*Task goal:* Output each entry verbatim and exclude every picture from it.

*** Block opens ***

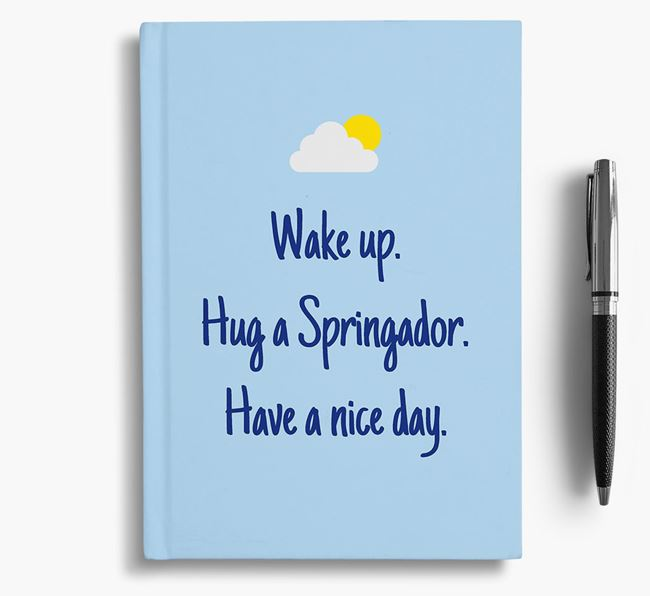 'Wake up. Hug a Springador. Have a nice day.' Notebook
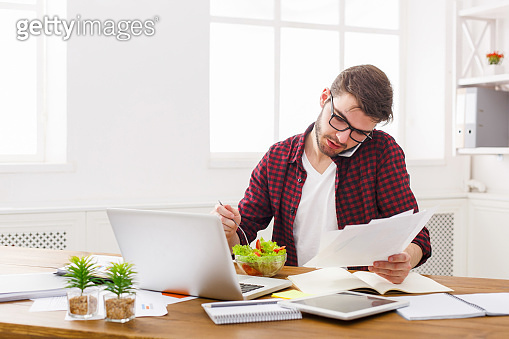 Busy man has business lunch in modern office interior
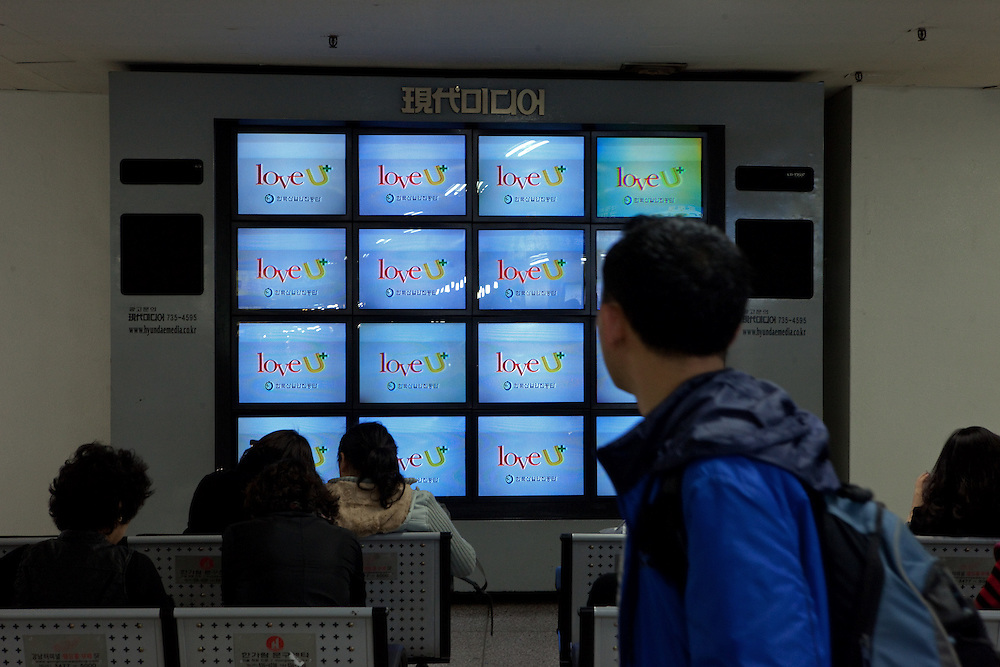 Fernseh Bildschirme und wartende Reisende im Express Bus Terminal im Zentrum der koreanischen Hauptstadt Seoul. <br /> <br /> Television screens and waiting travellers at the Express Bus Terminal in the city center of the Korean capital Seoul.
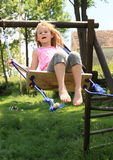 Kid - girl on swing. Barefoot kid - smiling girl in pink and grey clothes sitting and swinging on a swing royalty free stock photo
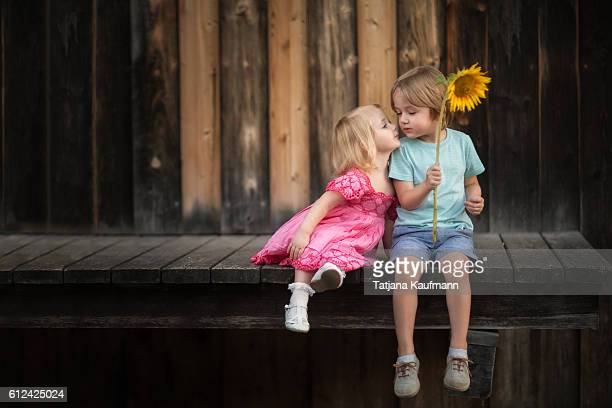 Girl leaning in to kiss Boy with a Flower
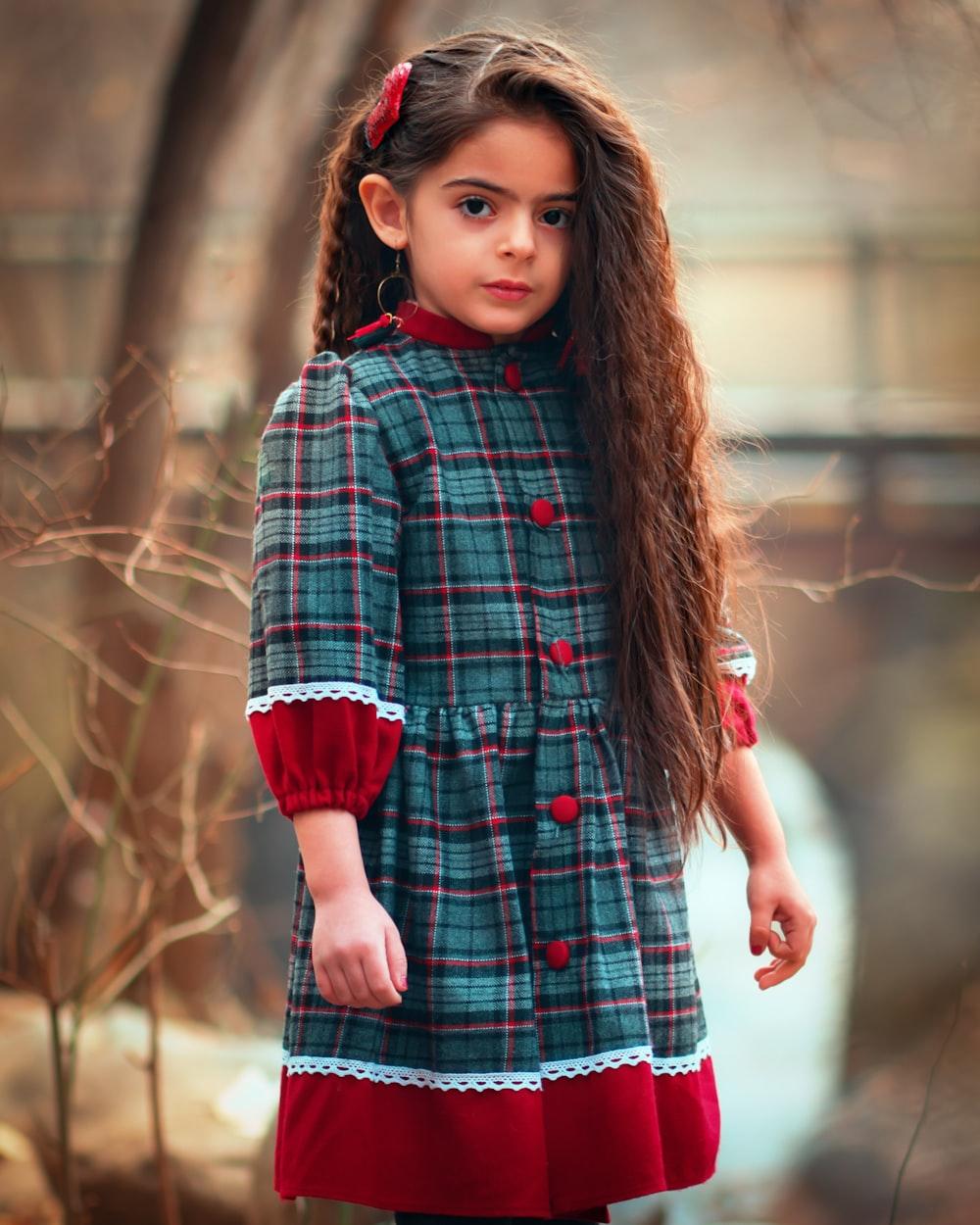 girl standing near tree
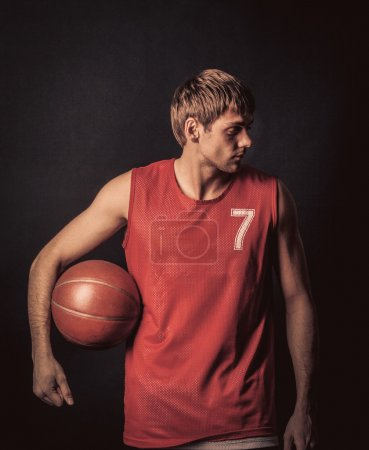 sportsman holding basketball ball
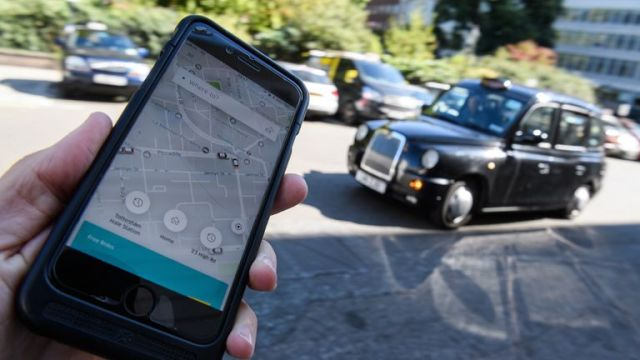 """LONDON, ENGLAND - SEPTEMBER 22: In this Photo Illustration, a phone displays the Uber ride-hailing app on September 22, 2017 in London, England. The Transport Regulator has announced that it will not re-new the company's licence to operate in London as it's current service is """"not fit and proper"""". (Photo by Leon Neal/Getty Images)"""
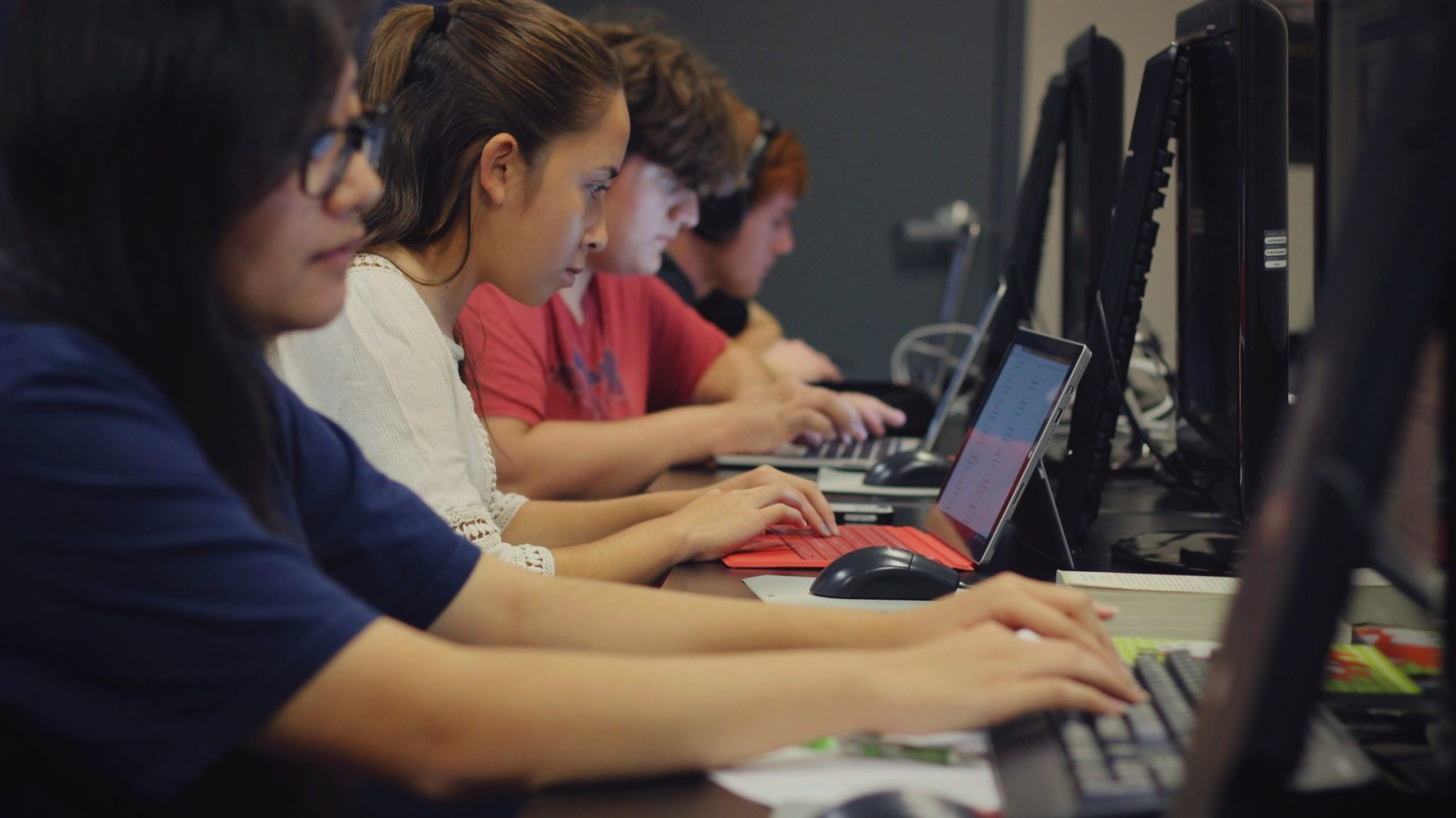School students studying together in a computer lab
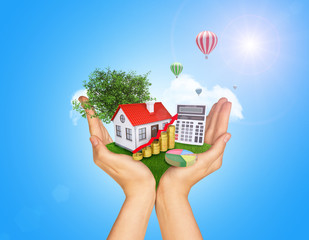Hands holding green grass with house on ground. Standing tree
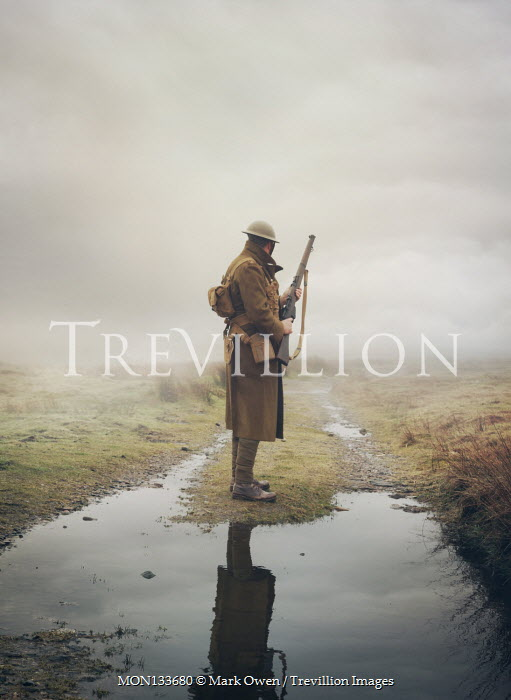 Mark Owen WW1 SOLDIER STANDING IN FIELD WITH PUDDLES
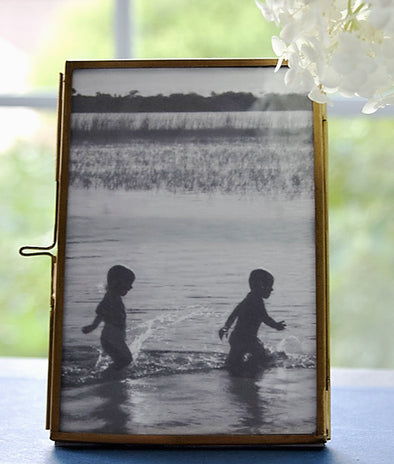 "Brass Picture Frame with a simple to open and close clasp detail. It holds a 4"" x 6"" photo and has a photo of two kids playing in water."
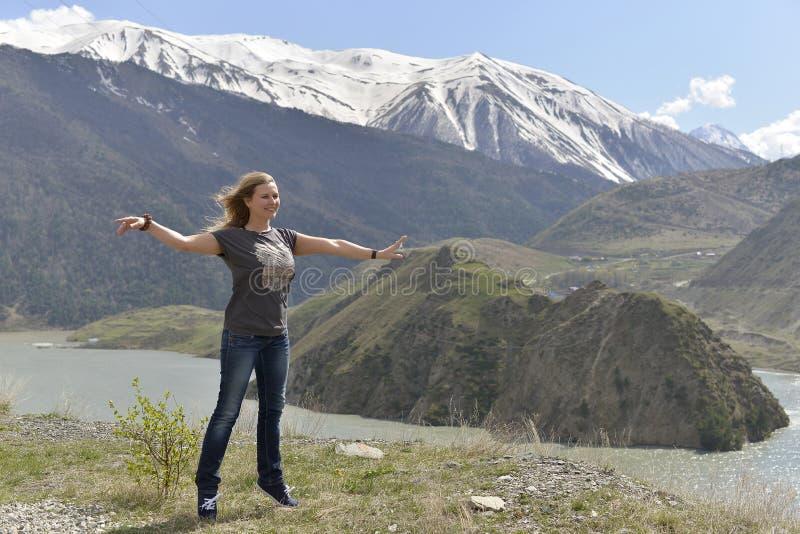 Een jonge vrouw brengt op haar tenen in evenwicht en glimlacht met genoegen stock foto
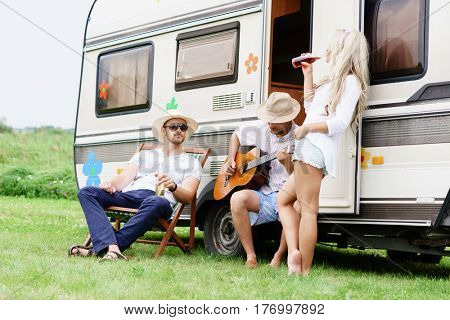 Happy friends having a good time together outdoors. Chatting, drinking, playing guitar. Friendship, spare time, holiday concept.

*** Block closes ***

*Written solution:*
 'Wake up. Hug a Springador. Have a nice day.' Notebook
 Busy man has business lunch in modern office interior
 Fernseh Bildschirme und wartende Reisende im Express Bus Terminal im Zentrum der koreanischen Hauptstadt Seoul. <br /> <br /> Television screens and waiting travellers at the Express Bus Terminal in the city center of the Korean capital Seoul.
 Kid - girl on swing. Barefoot kid - smiling girl in pink and grey clothes sitting and swinging on a swing royalty free stock photo
 Girl leaning in to kiss Boy with a Flower
 girl standing near tree
 sportsman holding basketball ball
 """LONDON, ENGLAND - SEPTEMBER 22: In this Photo Illustration, a phone displays the Uber ride-hailing app on September 22, 2017 in London, England. The Transport Regulator has announced that it will not re-new the company's licence to operate in London as it's current service is """"not fit and proper"""". (Photo by Leon Neal/Getty Images)"""
School students studying together in a computer lab
Hands holding green grass with house on ground. Standing tree
 Mark Owen WW1 SOLDIER STANDING IN FIELD WITH PUDDLES
 "Brass Picture Frame with a simple to open and close clasp detail. It holds a 4"" x 6"" photo and has a photo of two kids playing in water."
 Een jonge vrouw brengt op haar tenen in evenwicht en glimlacht met genoegen stock foto
 Happy friends having a good time together outdoors. Chatting, drinking, playing guitar. Friendship, spare time, holiday concept.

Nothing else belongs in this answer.